» **SOBRE O EXERCÍCIO**: No texto sobre as contas de campanha da chapa presidencial de 2022, qual valor os ex-candidatos terão que devolver referente a receitas de fontes vedadas?

» **TEXTO FORNECIDO**:
§ §
O Vice-Procurador-Geral Eleitoral, Alexandre Espinosa Bravo Barbosa, determinou a desaprovação das contas de campanha da chapa presidencial de 2022, encabeçada pela então senadora Soraya Thronicke e seu vice, Marcos Cintra Cavalcanti de Albuquerque. A decisão, que se torna pública em 2026, culmina em uma determinação de restituição milionária aos cofres públicos, após a identificação de diversas irregularidades na prestação de contas.
Em virtude da desaprovação, os ex-candidatos terão que devolver um total significativo, devidamente atualizado. O montante inclui R$ 4.562.469,53 por falta de comprovação de gastos com recursos públicos, R$ 310.914,37 referentes a receitas de fontes vedadas e R$ 563,27 a título de sobras de campanha do Fundo Especial de Financiamento de Campanha (FEFC).
A fundamentação da decisão baseia-se em falhas substanciais tanto nas receitas quanto nas despesas da campanha. Foram identificadas irregularidades em receitas no valor de R$ 3.208.797,29, o que representa 8,75% do total recebido. Nas despesas, as inconsistências somam R$ 4.873.947,17, equivalente a 11,49% dos gastos declarados pela chapa.
§ §
» **DADOS REGISTRADOS**:
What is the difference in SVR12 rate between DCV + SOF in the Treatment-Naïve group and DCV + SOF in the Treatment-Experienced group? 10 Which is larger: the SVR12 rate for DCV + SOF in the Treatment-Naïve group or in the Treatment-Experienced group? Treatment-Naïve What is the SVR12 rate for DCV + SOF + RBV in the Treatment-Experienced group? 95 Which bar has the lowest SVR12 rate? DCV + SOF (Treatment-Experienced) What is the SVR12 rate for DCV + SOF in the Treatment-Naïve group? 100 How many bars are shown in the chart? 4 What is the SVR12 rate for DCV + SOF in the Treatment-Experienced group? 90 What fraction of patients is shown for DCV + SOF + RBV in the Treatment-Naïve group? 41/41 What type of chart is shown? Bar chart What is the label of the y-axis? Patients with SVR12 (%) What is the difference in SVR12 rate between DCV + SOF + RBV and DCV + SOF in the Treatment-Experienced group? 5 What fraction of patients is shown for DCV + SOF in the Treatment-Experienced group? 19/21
§ §
» **PROBLEMA RESOLVIDO**: R$ 310.914,37.